Raw data:
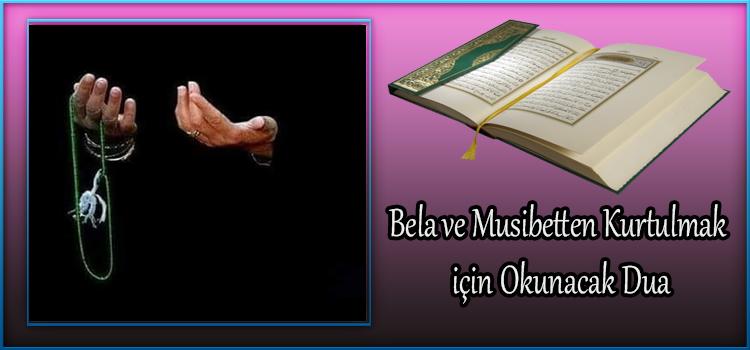Bela ve Musibetten Kurtulmak için Okunacak Dua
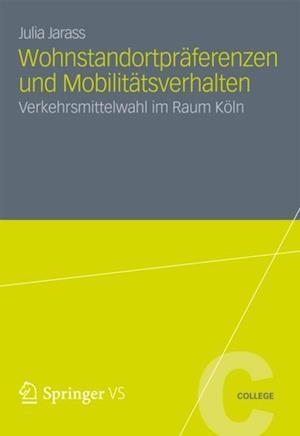 Wohnstandortpraferenzen und Mobilitatsverhalten af Julia Jarass
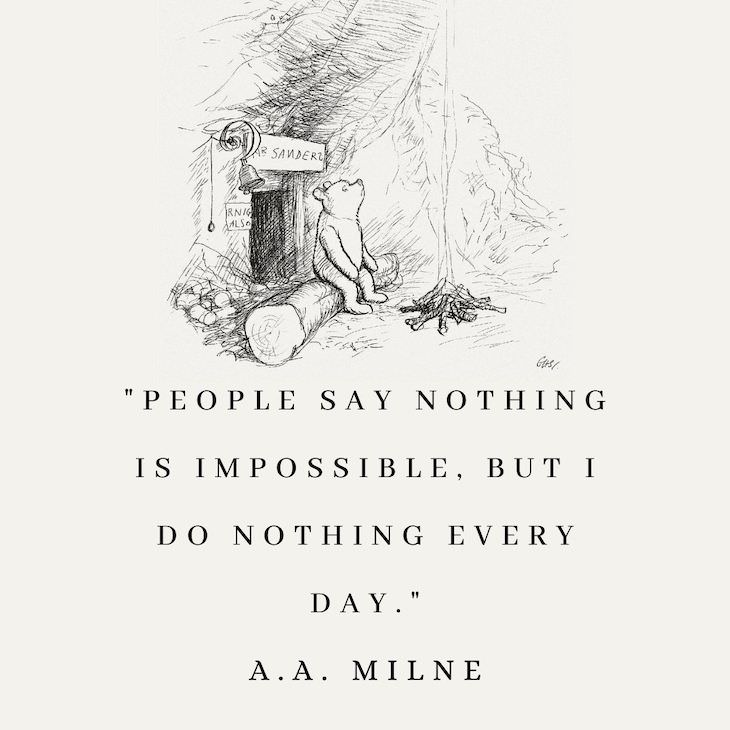 "Humorous Inspirational Quotes by Famous People ""People say nothing is impossible, but I do nothing every day."""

Exercise description:
Reproduce the data verbatim and omit each image.

Exercise solution:
Bela ve Musibetten Kurtulmak için Okunacak Dua
 Wohnstandortpraferenzen und Mobilitatsverhalten af Julia Jarass
 "Humorous Inspirational Quotes by Famous People ""People say nothing is impossible, but I do nothing every day."""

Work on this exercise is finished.